Why does it have to hurt so bad…it hurts my heart and I can feel it. I can physically feel the heartache.
I know what you left. I understand why you couldn’t stay…
But my gosh, why did you have to go?
The two situations can’t compare. You were so much better. You are so much better.
Nothing is worth that.
Just come back. Please. Come back.
…crying and trying to find comfort in something.
The only thing I can think of is “The LORD giveth and the LORD taketh away.”
But it still hurts.
Just when you thought you were doing well…
How do you say sorry when you’ve hurt beyond belief the one person you NEVER thought you would?
How do you say sorry and try to repair what is totally damaged?
How do you say sorry for not loving the one person you love…?
How do you say sorry when you feel like complete sh*t and they’re still angry about it?
How do you say sorry when you feel like a fool for turning your head and looking the other way?
How do you say sorry when your sole presence brings chaos and pain…?
How do you say sorry to the person?
How do you forgive yourself?
How do you move on?
I hear it. I feel it. I believe it.
Then I feel like I’m just a number two.
The one thing I never did was make you feel like number two.
The rage turned into anger.
The anger turned into sadness.
Everything hurts even still… but it’s progress.
I’m trying to be happy again.
I’m trying to be understanding.
I’m trying to be alright…
I’m trying to not get angry.
I’m trying to let my sadness take its course.
I’m trying to not assume.,.
I’m trying to trust.
I’m trying to not be paranoid.
I’m trying to breathe…
I am a happy person.
I am cheerful.
I am loud.
I am positive.
I am caring.
I am understanding.
I am loving.
I am not an angry person.
I am not mean.
I am not violent.
I am not indifferent.
I am not selfish.
I am no longer allowing emotions to create actions that define who I am or what I stand for.
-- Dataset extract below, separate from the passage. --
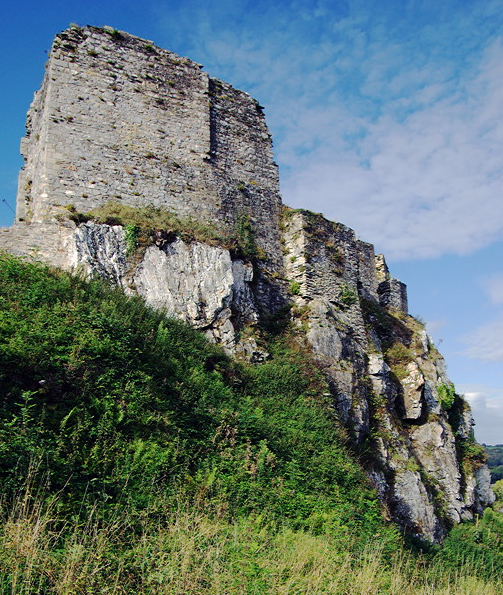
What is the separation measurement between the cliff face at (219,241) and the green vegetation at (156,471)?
2.09m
I am trying to no longer allow people to dictate who I am and who I am not.
I am Jermane.
I am 23.
I am Christian.
I am loving.
I am bisexual.
And I am becoming exactly who I am meant to be.
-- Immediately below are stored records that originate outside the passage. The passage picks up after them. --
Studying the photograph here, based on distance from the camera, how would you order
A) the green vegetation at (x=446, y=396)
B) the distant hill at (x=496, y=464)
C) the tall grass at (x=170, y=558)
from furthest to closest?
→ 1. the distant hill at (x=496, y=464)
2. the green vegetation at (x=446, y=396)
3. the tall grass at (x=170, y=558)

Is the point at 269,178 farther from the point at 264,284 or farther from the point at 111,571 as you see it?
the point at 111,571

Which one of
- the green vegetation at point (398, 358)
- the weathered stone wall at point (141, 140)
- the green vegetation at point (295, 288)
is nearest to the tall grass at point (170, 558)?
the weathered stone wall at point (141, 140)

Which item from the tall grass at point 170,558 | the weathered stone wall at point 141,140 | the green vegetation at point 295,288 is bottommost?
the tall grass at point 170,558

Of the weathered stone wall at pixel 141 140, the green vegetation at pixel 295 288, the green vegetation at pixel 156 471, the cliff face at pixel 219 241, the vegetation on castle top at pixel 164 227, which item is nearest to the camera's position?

Have you ever experienced an anger so great that it completely consumed you?
Have you ever felt anger so strong that it made you feel like a monster?
Have you ever exploded on the one you love because your actions were uncontrollable?
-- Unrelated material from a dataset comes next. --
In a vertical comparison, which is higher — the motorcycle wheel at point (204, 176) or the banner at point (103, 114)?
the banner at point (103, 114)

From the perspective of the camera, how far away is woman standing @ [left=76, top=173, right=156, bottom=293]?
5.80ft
This anger comes from sadness, anger, jealousy, false hope, regret, and lies.
This anger comes from years of suppressing all negative emotions until they burst inside of you.
This anger comes from not knowing how to deal with these emotions and letting them get the best of you.
I want it to go away. I want all the anger and sadness and jealousy and loneliness to go away. You would think people who are constantly surrounded by people wouldn’t feel lonely. It’s natural to think it, but anyone who’s experienced it knows that isn’t true.
Everyone wants to be understood. Everyone wants to be cared for. Everyone wants to be loved. Everyone wants to feel like they aren’t their mistakes. Everyone wants to feel appreciated. Everyone wants to know that they are loved beyond their imperfections.
Everyone wants to hear, “It’s okay. I understand you. I still love you. I’m here for you.” But more importantly than hearing it, they want to feel it.
So even when you get control of this anger and rage and feel like you are getting somewhere and hear these things, if you feel nothing–if you feel unloved and unappreciated and seen as your mistakes–, the rage will return and fill the void.
And then you’re left alone. All alone with you and your pain.